Set task:
Which lines in the data below contain the string "instances"? Pull out each of those lines in full.

_ _ _ _ _

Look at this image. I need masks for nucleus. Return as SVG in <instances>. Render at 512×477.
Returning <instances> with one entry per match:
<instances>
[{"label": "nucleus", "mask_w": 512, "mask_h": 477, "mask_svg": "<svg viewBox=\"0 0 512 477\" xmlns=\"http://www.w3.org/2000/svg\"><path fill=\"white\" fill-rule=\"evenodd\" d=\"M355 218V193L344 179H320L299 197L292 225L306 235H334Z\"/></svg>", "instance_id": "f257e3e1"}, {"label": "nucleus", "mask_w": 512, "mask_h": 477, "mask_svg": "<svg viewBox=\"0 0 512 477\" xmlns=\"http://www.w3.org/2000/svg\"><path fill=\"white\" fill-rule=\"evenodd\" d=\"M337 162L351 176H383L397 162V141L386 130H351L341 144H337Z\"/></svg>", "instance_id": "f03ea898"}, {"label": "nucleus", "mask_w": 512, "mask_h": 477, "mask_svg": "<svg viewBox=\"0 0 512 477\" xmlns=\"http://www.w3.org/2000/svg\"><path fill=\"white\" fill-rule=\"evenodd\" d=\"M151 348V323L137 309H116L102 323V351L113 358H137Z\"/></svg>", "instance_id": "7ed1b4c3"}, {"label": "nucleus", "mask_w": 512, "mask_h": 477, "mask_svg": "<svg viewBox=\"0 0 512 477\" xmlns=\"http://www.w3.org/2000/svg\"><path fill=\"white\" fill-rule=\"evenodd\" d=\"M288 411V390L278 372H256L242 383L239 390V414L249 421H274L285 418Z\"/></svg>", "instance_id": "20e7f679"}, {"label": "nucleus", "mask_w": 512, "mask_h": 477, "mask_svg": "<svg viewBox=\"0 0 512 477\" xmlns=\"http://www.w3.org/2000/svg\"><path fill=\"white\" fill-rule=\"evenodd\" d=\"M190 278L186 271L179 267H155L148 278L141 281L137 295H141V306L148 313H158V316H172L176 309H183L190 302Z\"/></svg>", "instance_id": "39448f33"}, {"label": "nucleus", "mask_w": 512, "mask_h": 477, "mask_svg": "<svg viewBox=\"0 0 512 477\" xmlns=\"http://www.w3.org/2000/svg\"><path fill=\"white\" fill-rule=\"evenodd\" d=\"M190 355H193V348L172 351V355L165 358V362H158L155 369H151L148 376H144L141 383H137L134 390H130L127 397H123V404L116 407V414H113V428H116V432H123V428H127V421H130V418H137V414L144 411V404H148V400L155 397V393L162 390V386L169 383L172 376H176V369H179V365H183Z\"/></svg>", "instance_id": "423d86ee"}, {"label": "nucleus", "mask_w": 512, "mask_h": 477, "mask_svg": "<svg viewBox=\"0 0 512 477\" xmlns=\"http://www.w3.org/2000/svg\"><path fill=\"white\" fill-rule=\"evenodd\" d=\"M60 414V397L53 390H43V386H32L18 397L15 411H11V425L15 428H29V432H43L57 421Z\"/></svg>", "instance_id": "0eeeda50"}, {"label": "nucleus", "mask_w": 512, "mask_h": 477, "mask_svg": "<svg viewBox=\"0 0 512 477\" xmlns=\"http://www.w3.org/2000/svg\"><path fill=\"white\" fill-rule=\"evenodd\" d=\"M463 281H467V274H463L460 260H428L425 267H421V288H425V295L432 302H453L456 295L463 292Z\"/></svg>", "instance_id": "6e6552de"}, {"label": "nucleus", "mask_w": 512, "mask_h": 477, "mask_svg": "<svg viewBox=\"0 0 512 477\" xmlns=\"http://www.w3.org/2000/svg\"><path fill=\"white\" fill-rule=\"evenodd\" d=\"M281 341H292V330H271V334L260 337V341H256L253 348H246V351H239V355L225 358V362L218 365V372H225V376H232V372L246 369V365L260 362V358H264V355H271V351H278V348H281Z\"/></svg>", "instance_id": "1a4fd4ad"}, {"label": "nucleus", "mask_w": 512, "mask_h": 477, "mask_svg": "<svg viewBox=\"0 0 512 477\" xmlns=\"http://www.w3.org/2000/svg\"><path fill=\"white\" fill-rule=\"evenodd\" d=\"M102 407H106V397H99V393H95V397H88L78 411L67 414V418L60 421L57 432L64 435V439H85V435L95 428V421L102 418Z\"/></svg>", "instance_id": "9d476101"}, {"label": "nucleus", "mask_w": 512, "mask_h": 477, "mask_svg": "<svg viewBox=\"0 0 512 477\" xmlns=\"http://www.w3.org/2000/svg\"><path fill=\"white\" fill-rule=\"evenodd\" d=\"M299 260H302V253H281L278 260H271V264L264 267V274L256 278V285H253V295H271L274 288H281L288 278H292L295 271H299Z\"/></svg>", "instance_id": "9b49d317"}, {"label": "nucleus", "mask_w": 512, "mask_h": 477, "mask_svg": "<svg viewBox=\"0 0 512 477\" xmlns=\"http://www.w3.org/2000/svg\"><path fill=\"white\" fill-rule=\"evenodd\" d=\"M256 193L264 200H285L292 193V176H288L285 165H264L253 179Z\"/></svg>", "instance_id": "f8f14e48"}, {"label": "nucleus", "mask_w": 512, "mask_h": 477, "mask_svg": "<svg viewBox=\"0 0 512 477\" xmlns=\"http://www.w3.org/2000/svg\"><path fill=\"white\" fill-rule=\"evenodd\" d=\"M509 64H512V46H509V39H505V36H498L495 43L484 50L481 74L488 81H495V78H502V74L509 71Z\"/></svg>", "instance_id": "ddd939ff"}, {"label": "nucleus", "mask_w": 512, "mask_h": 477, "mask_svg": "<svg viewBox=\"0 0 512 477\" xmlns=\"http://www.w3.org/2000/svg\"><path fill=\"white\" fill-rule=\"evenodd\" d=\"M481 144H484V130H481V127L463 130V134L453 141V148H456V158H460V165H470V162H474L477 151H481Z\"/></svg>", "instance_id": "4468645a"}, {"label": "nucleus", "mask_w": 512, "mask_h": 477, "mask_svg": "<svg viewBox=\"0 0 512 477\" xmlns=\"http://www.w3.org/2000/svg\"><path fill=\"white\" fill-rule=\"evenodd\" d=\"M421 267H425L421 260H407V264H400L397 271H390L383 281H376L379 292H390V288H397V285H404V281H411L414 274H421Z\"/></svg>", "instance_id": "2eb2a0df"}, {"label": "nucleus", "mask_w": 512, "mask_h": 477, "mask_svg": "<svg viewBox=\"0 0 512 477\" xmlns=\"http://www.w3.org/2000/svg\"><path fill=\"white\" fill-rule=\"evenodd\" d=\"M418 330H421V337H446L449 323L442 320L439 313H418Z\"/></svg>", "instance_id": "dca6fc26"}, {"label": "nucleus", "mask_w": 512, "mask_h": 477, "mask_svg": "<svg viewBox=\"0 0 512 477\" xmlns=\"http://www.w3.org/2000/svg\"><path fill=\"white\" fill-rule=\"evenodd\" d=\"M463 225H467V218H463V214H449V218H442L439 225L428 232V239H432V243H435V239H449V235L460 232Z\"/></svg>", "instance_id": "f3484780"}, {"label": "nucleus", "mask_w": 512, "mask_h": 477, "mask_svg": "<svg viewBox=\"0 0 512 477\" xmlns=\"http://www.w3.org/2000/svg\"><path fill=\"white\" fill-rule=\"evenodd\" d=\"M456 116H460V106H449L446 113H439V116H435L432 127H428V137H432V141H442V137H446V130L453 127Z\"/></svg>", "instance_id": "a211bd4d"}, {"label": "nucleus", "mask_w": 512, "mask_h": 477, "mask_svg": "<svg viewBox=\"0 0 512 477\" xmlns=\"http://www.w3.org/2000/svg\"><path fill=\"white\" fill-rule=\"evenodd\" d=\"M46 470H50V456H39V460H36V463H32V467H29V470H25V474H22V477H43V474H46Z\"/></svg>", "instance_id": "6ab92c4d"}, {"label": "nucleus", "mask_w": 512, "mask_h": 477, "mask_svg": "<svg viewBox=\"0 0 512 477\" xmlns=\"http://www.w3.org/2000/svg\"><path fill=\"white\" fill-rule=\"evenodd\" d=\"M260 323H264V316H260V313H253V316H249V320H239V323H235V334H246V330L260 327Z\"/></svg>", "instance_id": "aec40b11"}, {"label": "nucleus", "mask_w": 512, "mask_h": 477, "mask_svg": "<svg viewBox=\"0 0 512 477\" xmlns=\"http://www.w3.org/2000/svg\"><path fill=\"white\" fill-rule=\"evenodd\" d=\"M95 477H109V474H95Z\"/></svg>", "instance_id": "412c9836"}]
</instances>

_ _ _ _ _

Correct output:
Look at this image. I need masks for nucleus. Return as SVG in <instances>. Render at 512×477.
Returning <instances> with one entry per match:
<instances>
</instances>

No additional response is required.